[Start SUPPLIED MATERIAL]

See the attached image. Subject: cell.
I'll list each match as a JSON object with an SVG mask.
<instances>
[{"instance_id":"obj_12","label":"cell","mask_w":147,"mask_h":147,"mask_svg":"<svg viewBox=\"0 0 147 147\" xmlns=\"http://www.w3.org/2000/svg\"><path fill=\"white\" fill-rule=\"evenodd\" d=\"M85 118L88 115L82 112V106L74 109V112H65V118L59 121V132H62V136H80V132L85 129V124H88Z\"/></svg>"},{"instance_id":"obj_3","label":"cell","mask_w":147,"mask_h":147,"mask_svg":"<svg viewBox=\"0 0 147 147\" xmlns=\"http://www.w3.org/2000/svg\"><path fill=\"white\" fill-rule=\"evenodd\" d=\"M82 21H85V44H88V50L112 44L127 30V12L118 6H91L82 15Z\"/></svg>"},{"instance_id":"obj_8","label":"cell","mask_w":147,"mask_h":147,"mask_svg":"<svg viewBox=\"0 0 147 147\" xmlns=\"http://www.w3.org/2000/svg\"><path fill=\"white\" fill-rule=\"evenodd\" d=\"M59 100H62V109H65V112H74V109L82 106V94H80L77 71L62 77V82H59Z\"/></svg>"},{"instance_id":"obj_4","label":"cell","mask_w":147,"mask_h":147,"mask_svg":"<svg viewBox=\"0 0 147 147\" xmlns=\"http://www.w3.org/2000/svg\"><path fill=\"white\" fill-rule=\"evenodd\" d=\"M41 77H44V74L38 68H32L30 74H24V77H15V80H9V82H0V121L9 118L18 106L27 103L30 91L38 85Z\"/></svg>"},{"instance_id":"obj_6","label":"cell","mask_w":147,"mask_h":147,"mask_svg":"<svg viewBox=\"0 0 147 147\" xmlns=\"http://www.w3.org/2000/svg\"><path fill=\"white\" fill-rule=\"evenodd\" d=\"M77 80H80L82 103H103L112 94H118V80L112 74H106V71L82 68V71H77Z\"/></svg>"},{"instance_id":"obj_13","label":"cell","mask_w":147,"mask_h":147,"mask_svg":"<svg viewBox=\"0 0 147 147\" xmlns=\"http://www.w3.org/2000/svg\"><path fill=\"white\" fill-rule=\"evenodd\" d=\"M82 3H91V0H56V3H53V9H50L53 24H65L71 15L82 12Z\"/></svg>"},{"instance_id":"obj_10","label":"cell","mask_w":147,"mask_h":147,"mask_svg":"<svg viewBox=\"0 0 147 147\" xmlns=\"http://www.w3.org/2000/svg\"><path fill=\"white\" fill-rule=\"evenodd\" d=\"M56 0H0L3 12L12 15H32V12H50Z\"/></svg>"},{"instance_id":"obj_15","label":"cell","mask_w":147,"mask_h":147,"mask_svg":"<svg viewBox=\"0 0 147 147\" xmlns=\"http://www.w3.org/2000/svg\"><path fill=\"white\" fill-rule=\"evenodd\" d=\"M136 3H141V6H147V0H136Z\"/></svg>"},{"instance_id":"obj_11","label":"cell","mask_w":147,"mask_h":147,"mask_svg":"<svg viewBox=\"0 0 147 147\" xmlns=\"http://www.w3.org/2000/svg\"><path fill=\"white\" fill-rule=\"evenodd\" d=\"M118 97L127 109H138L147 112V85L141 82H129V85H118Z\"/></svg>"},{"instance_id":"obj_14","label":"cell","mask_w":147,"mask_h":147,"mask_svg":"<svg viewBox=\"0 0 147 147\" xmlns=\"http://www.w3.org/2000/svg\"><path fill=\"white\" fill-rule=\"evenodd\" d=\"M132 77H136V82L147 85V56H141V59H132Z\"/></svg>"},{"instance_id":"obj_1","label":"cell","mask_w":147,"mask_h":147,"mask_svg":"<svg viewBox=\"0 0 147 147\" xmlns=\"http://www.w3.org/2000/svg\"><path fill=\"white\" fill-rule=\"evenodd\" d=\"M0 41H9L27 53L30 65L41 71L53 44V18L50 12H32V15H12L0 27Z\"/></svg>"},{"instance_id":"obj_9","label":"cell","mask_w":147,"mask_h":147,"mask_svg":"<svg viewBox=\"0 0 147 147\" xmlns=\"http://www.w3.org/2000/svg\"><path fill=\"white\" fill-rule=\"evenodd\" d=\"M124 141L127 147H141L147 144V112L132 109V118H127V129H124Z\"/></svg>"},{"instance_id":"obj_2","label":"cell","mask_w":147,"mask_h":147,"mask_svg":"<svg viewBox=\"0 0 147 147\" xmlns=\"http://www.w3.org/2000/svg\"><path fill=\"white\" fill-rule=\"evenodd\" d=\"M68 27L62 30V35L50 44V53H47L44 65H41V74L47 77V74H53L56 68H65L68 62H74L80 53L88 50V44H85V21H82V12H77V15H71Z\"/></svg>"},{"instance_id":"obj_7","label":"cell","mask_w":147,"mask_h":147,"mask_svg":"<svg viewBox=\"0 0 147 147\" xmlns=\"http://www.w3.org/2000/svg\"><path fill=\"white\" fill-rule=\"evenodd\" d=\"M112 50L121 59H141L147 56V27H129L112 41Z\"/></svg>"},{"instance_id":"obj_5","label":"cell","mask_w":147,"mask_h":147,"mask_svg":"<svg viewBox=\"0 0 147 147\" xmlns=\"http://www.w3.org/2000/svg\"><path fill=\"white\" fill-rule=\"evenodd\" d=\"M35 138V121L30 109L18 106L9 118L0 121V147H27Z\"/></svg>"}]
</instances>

[End SUPPLIED MATERIAL]

- **TASK REQUIREMENTS**: Please reproduce the items exactly, from their first line through the line containing "<instances>", including both of those lines.

- **RESULT OF THE TASK**:
See the attached image. Subject: cell.
I'll list each match as a JSON object with an SVG mask.
<instances>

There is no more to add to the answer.